=== Section Start ===

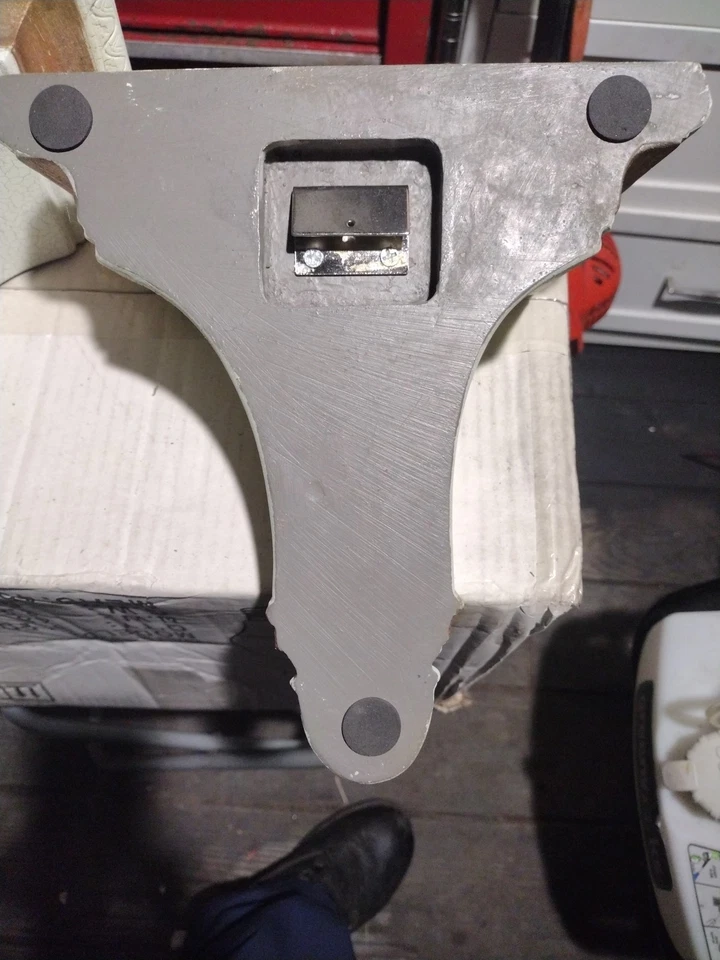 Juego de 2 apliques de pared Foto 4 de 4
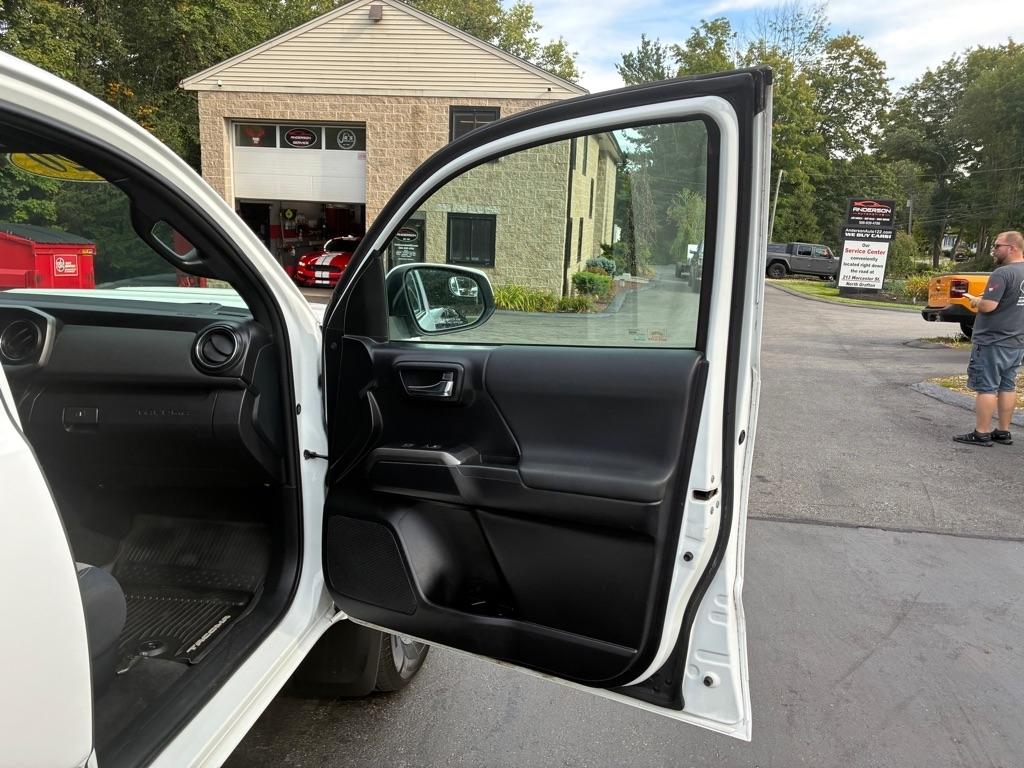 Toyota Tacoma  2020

=== Section End ===
=== Section Start ===

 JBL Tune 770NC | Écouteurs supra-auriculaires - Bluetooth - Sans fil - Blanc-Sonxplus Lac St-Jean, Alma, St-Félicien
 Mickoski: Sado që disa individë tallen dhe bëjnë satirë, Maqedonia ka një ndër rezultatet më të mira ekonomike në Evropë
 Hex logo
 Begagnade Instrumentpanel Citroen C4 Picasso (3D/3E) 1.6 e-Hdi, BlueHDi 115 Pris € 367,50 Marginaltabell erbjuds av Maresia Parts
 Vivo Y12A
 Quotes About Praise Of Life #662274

=== Section End ===

- [WORK ORDER] Which lines in the records contain the word "Begagnade" with matching case? Pull out each of those lines and copy it in full.

- [RESPONSE FOR THIS EXERCISE]
 Begagnade Instrumentpanel Citroen C4 Picasso (3D/3E) 1.6 e-Hdi, BlueHDi 115 Pris € 367,50 Marginaltabell erbjuds av Maresia Parts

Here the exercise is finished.